Cleia Farinhas*
Para enfrentar com lucidez os impactos da pandemia na rotina escolar, parece fazer sentido contextualizá-la como um fenômeno para o qual não fomos convidados e muito menos estávamos preparados para viver. A paralisação das aulas presenciais atingiu simultaneamente 1,570 bilhão de estudantes ao redor do mundo e trouxe à superfície questões cruciais, a muito tempo debatidas no meio educacional, a respeito da necessidade de incluir no currículo a valorização de habilidades e competências socioemocionais para além do recorte do conteúdo formal dos componentes curriculares, bem como insistir na diversidade de abordagens e recursos tecnológicos que viabilizem o direito de aprender com mais autonomia e sentido – aspectos que, por vários motivos, foram sistematicamente negligenciados no chão acadêmico até que, por motivo dessa força maior, tiveram de sair voando do papel e do discurso para a prática não-presencial.
Não sem razão, recente nota técnica da Unicef refere-se a essa dolorosa experiência globalizada como o experimento de maior alcance na história da Educação ao redor do mundo, chamando a atenção para tudo o que teve de ser modificado ou adaptado – porque a escola, assim como a vida, não parou. Considerando a rotina abruptamente transferida para as aulas não-presenciais, ressurge com força a preponderância do papel de professores e professoras sob condições adversas, como redução de salários e de carga horária, falta de planejamento, familiaridade ou de recursos para produção de aulas remotas que atendam à uma interlocução eficiente, já que o cérebro de seus alunos tem dificuldade de tornar inteligível grande parte das informações que antes absorvia por meio das interações presenciais.

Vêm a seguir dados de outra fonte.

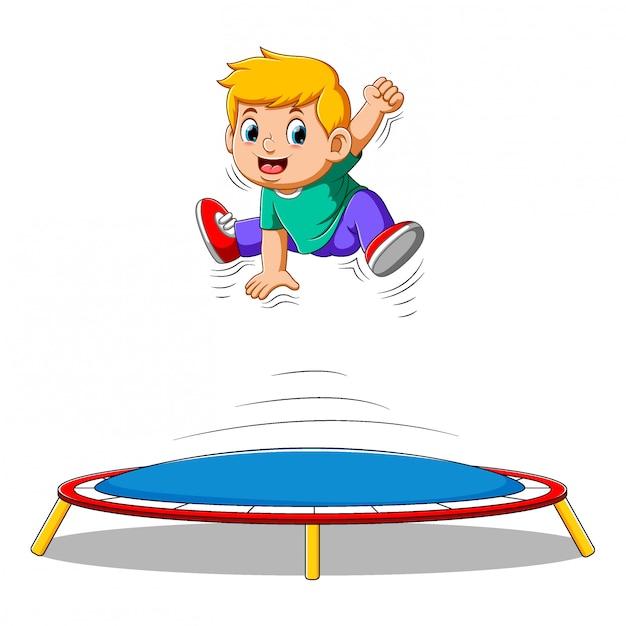 Милый маленький мальчик прыгает на батуте Premium векторы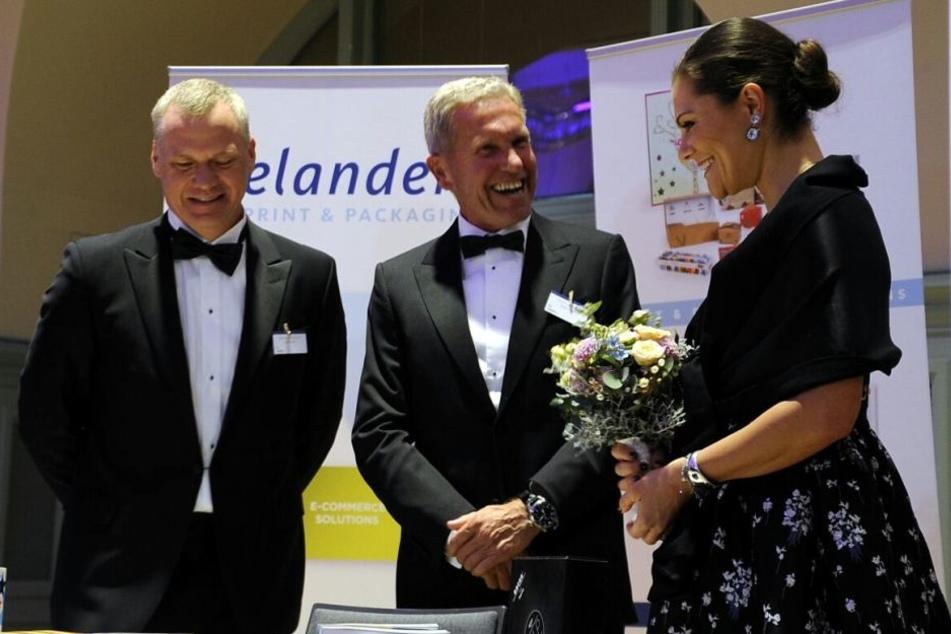 """Kronprinzessin Victoria neben dem schwedische Botschafter Per Thöresson (li.) und """"Elanders""""-Print-Vorstand Peter Sommer."""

A partir dessa circunstância, parece então razoável trazer à reflexão os sentimentos (stress, frustração, tédio, depressão, solidão) dos profissionais da Educação que, a exemplo dos profissionais da Saúde, têm como objeto fundamental do ofício o relacionamento face-a-face – e neste momento estão na linha de frente dos serviços essenciais. Segundo pesquisa recente do Instituto Península, já no início do isolamento social, em uma amostra de 7 mil professores com média de 11 anos de experiência nas Redes Pública e Privada de todos os estados brasileiros, 83% se sentiam despreparados para o ensino remoto; 88% deles nunca tinham dado aula de forma virtual antes da pandemia; 75% gostariam de receber apoio e treinamento neste sentido mas três em cada quatro professores revelaram que não receberam nenhum suporte emocional das escolas durante o período de quarentena.
Esses dados sugerem uma realidade preocupante do quadro docente, em relação a sentimentos de ansiedade e sobrecarga (53% dos respondentes), à preocupação com a saúde mental e física dos alunos (respectivamente 27% e 24%), seguida da saúde física da família (22%).

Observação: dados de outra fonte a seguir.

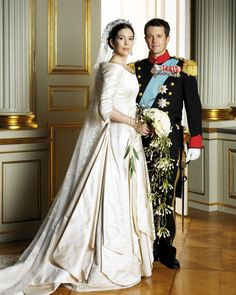 Wedding gown nr Crown Prince Frederik of Denmark and Mary Donaldson, May 2004 Royal Wedding Gowns, Royal Weddings, Wedding Bride, Wedding Dresses, Princess Beatrice Wedding, Crown Princess Mary, Denmark Royal Family, Danish Royal Family, Princesa Mary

Não obstante, na contramão do conselho de emergência “primeiro em si, depois na pessoa que estiver ao seu lado”, o dado que chama a atenção e sinaliza para uma providência importante é o baixo percentual de respondentes (apenas 20%) preocupados com a própria saúde mental e física, em detrimento de preocupações com outros atores do processo, sendo o professor um dos protagonistas. Em meio à discussão sobre um retorno iminente e necessário à rotina presencial nas escolas, sobram perguntas que urgem respostas: como os professores ajudarão a outros se não tiverem priorizado o autocuidado? Que condições concretas tiveram antes e durante a pandemia para que isso fosse possível? E se lhes faltou cuidado, quem afinal, cuidará deles na iminência do mergulho necessário na atividade presencial com todos os desafios que virão?
Não resta dúvidas que a escola, com todo o seu aparato de gestão e de infraestrutura, seja co-responsável por priorizar, nesse momento, o acolhimento dos seus professores, antes mesmo dos alunos e suas famílias, por meio de programas de escuta ativa, intenso respeito à individualidade desses sujeitos, adaptações de infraestrutura física, acompanhamento para as mudanças de calendário, processos de avaliação diagnóstica e retomadas de conteúdos essenciais e de treinamento para o cumprimento dos protocolos necessários para a preservação não só da saúde física, quanto da segurança e bem-estar das emoções e da mente.
Só assim restauraremos a escola em sua plenitude, a partir das lições deixadas por esse evento mundial, reafirmando-a como “o lugar” insubstituível onde se ensina e, de repente, se aprende.
*Cleia Farinhas é gerente pedagógica do Sistema Positivo de Ensino.